LeRoy Fredrick Bach is an American musician, composer, and music producer. He has hosted musical gatherings, fostered musical collaborations, and led bands in Chicago since 1990. Bach is perhaps best known for his work as a multi-instrumentalist in the band Wilco from 1997 through 2004.

==Personal life==
Bach was born in Chicago in 1964. He attended high school in Rockford, Illinois, and spent two years at Berklee College of Music in Boston. From 1986 until 1989 he lived in Champaign, Illinois, then moved to Chicago with founders of the avant-garde silk-screen company Propaganda. Propaganda settled in the Clark and Belmont area, and their live-work space became associated with the area's arts and music counterculture.

==Career==

===Early career===
Bach was a founding member of Sub Pop artists Five Style, circa 1993. From 1995 until 2010 Bach was an employee of the Rainbo Club in Chicago.

===Wilco: 1997 - 2004===

Bach began playing with Wilco in 1997, replacing touring steel guitarist Bob Egan. Bach's work with the band began on tours for Mermaid Avenue; the first album he played on was Summerteeth. He contributed extensively to the albums Yankee Hotel Foxtrot and A Ghost Is Born, playing keyboards, guitar, bass, and saxophone. The group received one Grammy Award and two nominations during Bach's tenure with the band.

In January 2004, Wilco announced via their official website that Bach was no longer a member of the group. The statement continued, "We'll all miss working with him and, of course, wish him the best in what comes next." A source close to the band told Billboard that it was Bach's decision to leave the group. He was replaced by multi-instrumentalists Nels Cline and Pat Sansone.

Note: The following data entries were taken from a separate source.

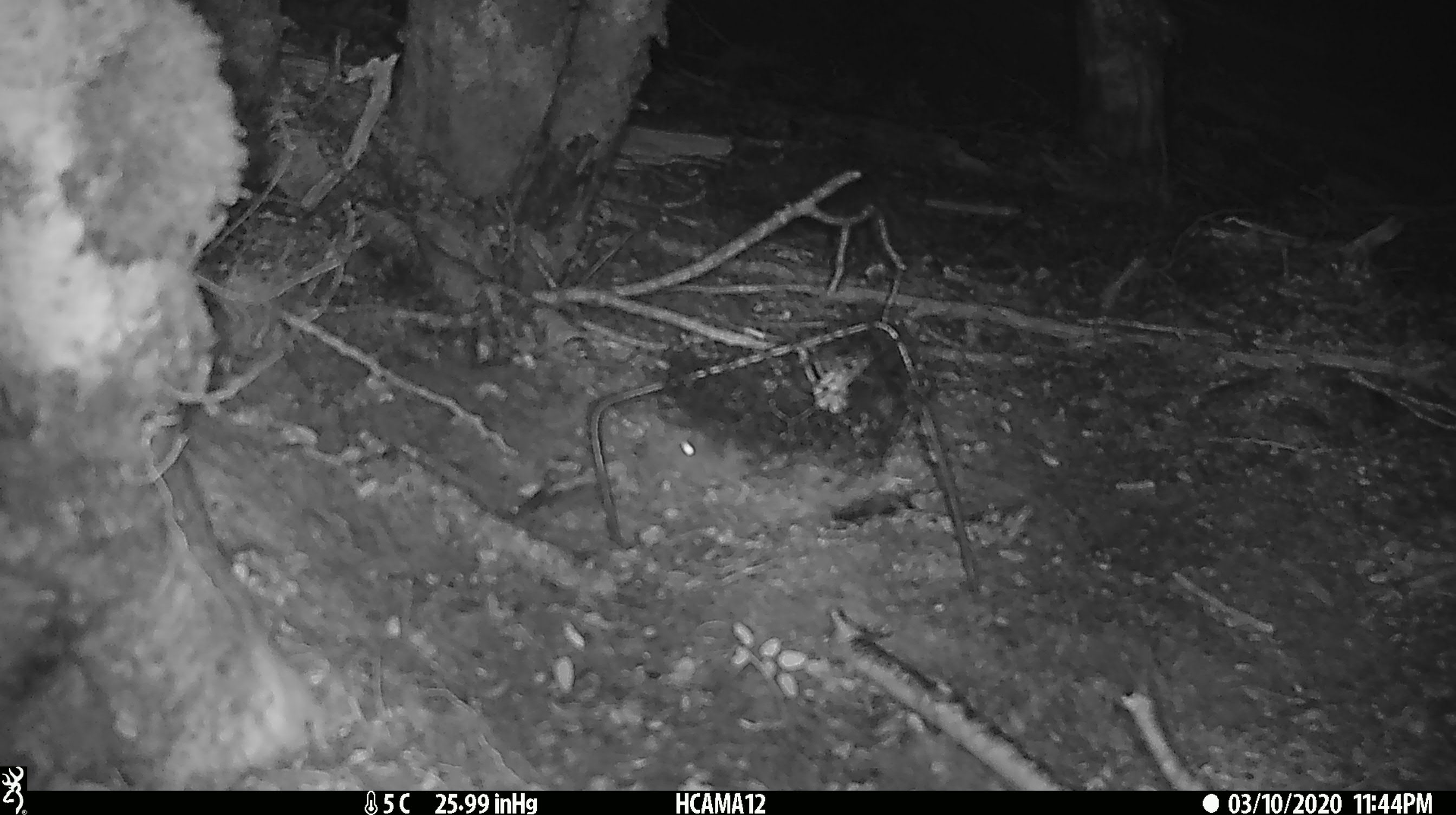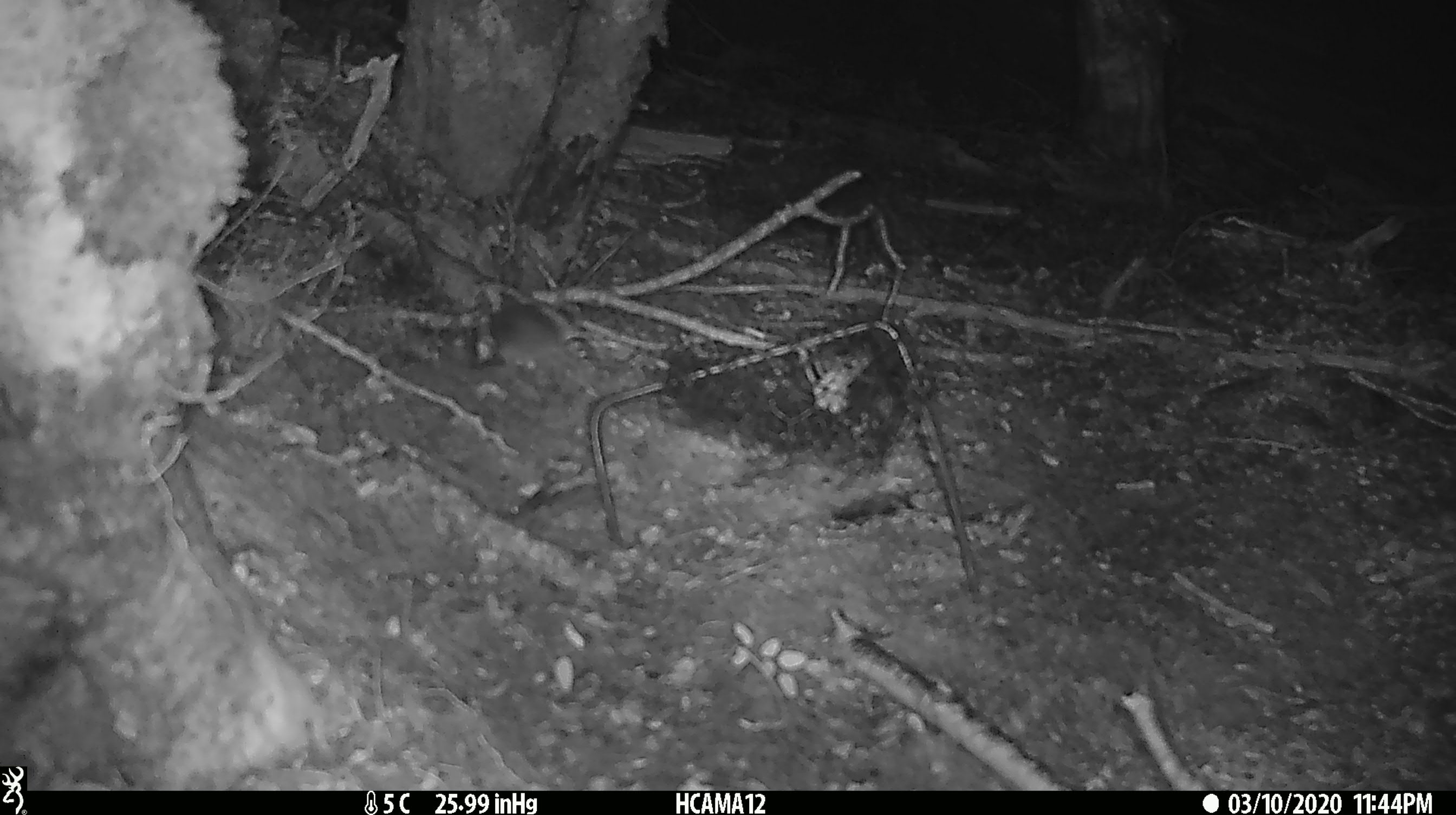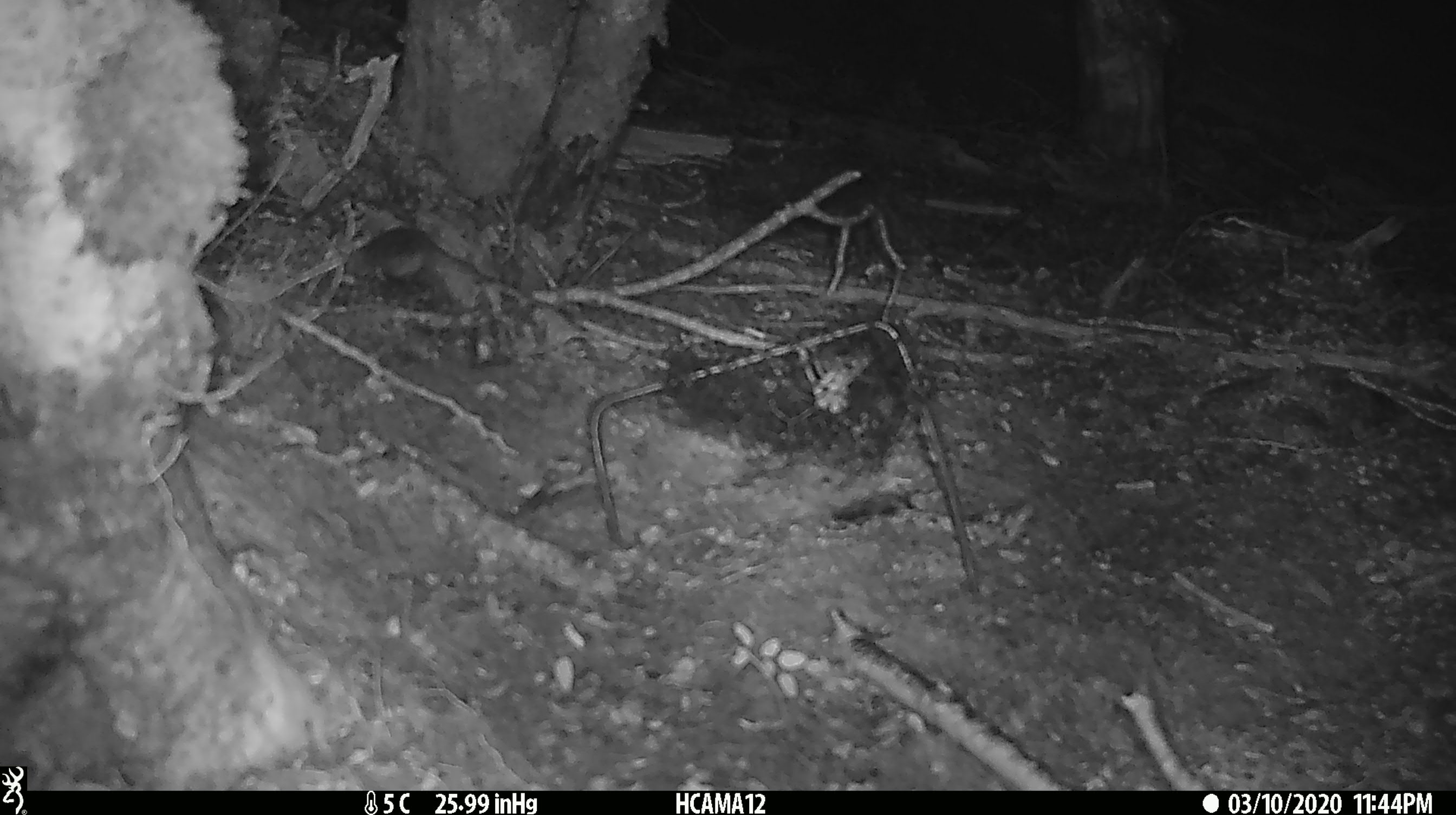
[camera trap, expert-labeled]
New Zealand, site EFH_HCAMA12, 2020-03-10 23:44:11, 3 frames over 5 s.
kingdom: Animalia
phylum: Chordata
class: Mammalia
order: Rodentia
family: Muridae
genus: Mus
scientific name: Mus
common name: mouse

===Other musical work: 1991-2008===

Bach has played with Joan of Arc, Theaster Gates, Will Oldham, Rob Mazurek, The Autumn Defense, Liz Phair, Beth Orton, Andrew Bird, Iron and Wine, and Dwain Story. He maintained an 18-month residency at the Hideout, in Chicago, with singing partner Edward Burch, and co-produced Sonny Smith's 2006 album Fruitvale. In 2006 Bach was Artist-in-Residence at the Headlands Center for the Arts in California.

===2008-present===

From 2008-2013 Bach collaborated with artist, musician, and urban planner Theaster Gates. In 2009, Bach and Gates set to music the poems of slave potter Dave Drake, which were performed at the Milwaukee Art Museum. Bach performed regularly with Gates' ensemble, The Black Monks of Mississippi, including performances at the 2010 Whitney Biennial and dOCUMENTA (13).

Since 1994 Bach has been a regular collaborator with Chicago poet and songwriter Marvin Tate, producing Tate's 2007 album, The Family Swim, and the 2013 release, "Tim Kinsella sings the songs of Marvin Tate by LeRoy Bach featuring Angel Olsen."

In May 2011 Bach played guitar in the musical, The Shaggs: Philosophy of the World, at Playwrights Horizons, New York. In 2012 he accompanied Emily Bergl during a two-week run at the famed Cafe Carlyle in New York.

Bach was a 2013 artist-in-residence at the University of Chicago. He is a 2014 artist-in-Residence at the Headlands Center for the Arts, as well as the Djerassi Artist Residence Program, and he will serve as 2014/2015 Interpreter-in-Residence at the Smart Museum of Art, University of Chicago.

Bach produced Golden Sings That Have Been Sung (2016) and Deafman Glance (2018) by Ryley Walker.